The Monsters in the Curtain

I’m five. The window in the door to my bedroom is covered with an old ratty curtain to keep out the light from the kitchen. On the other side, my mom is cleaning, or maybe reading at the table, but as cozy as it sounds, I am terrified. To my five year old brain hooked on its own imagination, the way the light comes through the holes in the curtain looks like monsters. Not the funny cute monsters of Sesame Street or the Muppets, but real snarling monsters with big teeth that probably want to eat me in my sleep. At first I try to stay awake to protect myself, but I can never quite manage it, so I cover my head with the blanket and slip off into sleep hoping they won’t have eaten my toes in the morning. This happens night after night, and then something shifts. I start to imagine that maybe I can befriend the monsters. A tentative friendship to be sure, because everyone knows you have to keep monsters happy, but worth a try. So I name them after my kindergarten friends. And I talk to them every night as I’m falling asleep. I tell them about my day, and ask them about theirs. I laugh at their jokes, even when they aren’t funny. It becomes a ritual and the monsters in my curtain shift – from something frightening, to a fun and magical way to end the day. 

 

This blog post could be about befriending our monsters. That would be a good one. But it’s about the power of imagination and what we can do when we break out of what we are told is possible.

Records provided:
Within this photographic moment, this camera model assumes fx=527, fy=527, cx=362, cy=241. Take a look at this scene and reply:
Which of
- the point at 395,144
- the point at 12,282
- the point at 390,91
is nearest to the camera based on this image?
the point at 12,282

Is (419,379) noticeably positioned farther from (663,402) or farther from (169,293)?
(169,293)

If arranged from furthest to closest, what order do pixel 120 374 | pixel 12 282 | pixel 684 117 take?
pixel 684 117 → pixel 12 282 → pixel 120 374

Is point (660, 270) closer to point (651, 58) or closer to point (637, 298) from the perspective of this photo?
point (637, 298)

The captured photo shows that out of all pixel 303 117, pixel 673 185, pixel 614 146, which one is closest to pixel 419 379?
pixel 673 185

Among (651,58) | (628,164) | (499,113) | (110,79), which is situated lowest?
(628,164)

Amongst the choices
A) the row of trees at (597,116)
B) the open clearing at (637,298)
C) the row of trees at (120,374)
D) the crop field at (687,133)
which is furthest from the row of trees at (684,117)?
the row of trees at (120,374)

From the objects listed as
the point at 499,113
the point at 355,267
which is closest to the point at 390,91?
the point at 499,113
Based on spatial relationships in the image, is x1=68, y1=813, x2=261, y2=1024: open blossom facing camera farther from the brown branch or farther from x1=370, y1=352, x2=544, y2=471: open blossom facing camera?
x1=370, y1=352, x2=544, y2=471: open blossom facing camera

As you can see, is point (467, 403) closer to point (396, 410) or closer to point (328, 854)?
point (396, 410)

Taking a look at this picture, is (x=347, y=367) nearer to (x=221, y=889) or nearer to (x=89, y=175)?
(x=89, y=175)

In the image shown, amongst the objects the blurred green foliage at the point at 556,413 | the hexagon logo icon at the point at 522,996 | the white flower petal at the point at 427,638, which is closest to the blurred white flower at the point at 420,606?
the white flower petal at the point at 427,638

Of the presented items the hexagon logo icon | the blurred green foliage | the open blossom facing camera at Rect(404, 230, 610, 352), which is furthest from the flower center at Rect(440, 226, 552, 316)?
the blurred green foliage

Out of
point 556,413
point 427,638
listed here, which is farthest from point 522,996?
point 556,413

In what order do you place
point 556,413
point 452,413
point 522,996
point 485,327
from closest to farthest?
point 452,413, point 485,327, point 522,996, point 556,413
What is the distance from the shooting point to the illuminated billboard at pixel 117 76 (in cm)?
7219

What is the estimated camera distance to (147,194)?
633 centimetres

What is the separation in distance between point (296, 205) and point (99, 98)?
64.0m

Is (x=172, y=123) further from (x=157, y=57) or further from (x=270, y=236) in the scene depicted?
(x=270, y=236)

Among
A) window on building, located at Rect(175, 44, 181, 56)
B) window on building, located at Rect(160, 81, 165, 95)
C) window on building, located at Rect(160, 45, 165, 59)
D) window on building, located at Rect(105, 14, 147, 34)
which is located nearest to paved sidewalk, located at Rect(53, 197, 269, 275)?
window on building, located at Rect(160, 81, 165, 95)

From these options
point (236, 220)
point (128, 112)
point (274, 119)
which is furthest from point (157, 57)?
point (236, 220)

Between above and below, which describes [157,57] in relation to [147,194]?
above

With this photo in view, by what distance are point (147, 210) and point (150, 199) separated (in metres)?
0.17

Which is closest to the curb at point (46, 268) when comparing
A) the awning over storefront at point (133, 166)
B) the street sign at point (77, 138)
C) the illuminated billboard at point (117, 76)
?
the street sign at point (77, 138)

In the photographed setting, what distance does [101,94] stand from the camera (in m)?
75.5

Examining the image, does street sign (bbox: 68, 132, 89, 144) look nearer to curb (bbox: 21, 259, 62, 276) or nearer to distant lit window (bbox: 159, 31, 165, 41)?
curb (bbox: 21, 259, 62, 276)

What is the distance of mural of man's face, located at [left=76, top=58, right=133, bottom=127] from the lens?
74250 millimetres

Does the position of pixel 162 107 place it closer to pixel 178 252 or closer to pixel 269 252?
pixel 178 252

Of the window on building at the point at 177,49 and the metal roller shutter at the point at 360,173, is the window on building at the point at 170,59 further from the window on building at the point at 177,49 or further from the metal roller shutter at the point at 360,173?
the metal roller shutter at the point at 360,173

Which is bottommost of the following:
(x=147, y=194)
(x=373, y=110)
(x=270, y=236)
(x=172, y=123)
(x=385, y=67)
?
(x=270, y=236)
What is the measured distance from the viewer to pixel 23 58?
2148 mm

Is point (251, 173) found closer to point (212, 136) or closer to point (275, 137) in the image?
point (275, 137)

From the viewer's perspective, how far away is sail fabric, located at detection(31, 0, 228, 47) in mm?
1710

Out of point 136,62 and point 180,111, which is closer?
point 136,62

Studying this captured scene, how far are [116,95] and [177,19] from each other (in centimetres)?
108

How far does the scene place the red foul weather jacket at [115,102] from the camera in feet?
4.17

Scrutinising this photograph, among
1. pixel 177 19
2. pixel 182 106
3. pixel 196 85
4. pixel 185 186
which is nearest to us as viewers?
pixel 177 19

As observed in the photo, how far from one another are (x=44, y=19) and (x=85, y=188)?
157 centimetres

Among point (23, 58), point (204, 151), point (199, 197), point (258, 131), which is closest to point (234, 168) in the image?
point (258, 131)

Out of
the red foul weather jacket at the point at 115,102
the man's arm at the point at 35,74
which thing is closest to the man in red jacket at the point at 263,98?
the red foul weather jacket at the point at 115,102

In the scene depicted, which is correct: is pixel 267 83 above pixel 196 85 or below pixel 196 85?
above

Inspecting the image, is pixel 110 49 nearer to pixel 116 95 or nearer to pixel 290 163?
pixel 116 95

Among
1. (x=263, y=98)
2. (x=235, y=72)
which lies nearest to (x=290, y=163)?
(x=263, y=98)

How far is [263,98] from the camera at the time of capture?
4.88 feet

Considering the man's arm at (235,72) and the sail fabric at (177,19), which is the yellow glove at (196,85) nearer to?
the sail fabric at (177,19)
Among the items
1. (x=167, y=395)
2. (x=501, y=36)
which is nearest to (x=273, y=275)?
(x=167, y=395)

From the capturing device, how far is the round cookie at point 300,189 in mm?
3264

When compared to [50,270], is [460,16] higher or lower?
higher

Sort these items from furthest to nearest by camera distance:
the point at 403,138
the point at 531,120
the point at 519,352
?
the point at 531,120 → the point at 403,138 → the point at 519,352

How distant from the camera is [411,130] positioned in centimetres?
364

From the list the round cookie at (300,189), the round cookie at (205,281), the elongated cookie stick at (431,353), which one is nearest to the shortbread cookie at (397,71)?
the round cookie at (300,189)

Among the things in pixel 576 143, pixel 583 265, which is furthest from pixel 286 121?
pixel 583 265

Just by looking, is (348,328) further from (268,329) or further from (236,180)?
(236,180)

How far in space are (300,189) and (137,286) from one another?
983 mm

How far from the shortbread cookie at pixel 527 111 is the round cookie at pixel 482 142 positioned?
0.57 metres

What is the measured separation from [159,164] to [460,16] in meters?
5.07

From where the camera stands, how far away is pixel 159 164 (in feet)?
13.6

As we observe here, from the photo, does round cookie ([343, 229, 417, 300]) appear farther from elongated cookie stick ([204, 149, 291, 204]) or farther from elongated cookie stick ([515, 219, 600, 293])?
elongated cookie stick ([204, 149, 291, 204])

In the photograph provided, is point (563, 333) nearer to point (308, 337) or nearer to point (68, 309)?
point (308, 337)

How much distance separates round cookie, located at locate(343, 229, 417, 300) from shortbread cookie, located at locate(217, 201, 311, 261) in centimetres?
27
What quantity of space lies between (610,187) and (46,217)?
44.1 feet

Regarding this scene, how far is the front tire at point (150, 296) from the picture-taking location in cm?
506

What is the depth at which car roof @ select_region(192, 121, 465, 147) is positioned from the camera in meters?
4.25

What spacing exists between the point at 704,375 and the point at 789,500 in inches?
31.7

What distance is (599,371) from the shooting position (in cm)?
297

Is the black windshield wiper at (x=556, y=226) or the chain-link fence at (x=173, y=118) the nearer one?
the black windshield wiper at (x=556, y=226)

Goal: Can you write what comes next in the blog post about the monsters in the curtain? The entries have no connection to the blog post about the monsters in the curtain.

Answer to this task:
We tend to think that this is a skill that kids have that we eventually grow out of, but that is not true. We imagine throughout our lifetime, and we can create amazing things out of that imagining. It takes a certain kind of energy that can sometimes be hard to access when we are steeped in the mundane of the day to day, but it is also a rich ground for transformation. We create things in our minds, and then, with planning and collaboration, we can sometimes create them in real life. 

 

Why do we even want it?

 

At Big Waves, we work with a lot of organizations that are trying to address big complex problems. And big problems require big wild ideas. Like the idea that we could have an end to poverty. Or the idea that it’s possible to have a world without prisons. We can tend to forget that the things we take for granted didn’t always exist, but when we stop and think about it, everything that was purposefully created by humans (for good and bad) started at least partly from an imagined idea (combined with a whole lot of chance, fortuitous mistakes, and complex unconscious dynamics). From an invention as simple as a paperclip to a social institution as complex as a health care system, it started from an imagined possible future (of being able to temporarily hold paper together, or to keep a society healthy). 

 

We don’t have to leave it to the billionaires to imagine robot futures that involve rich people going to Mars and technological developments that continue to exploit every part of this living planet. I believe in the big, wild solutions to complex problems that come from the imaginations of people who actually care about wellbeing and justice, and that is a space we can do more to nurture. 

 

So why does it seem so hard to actually do this?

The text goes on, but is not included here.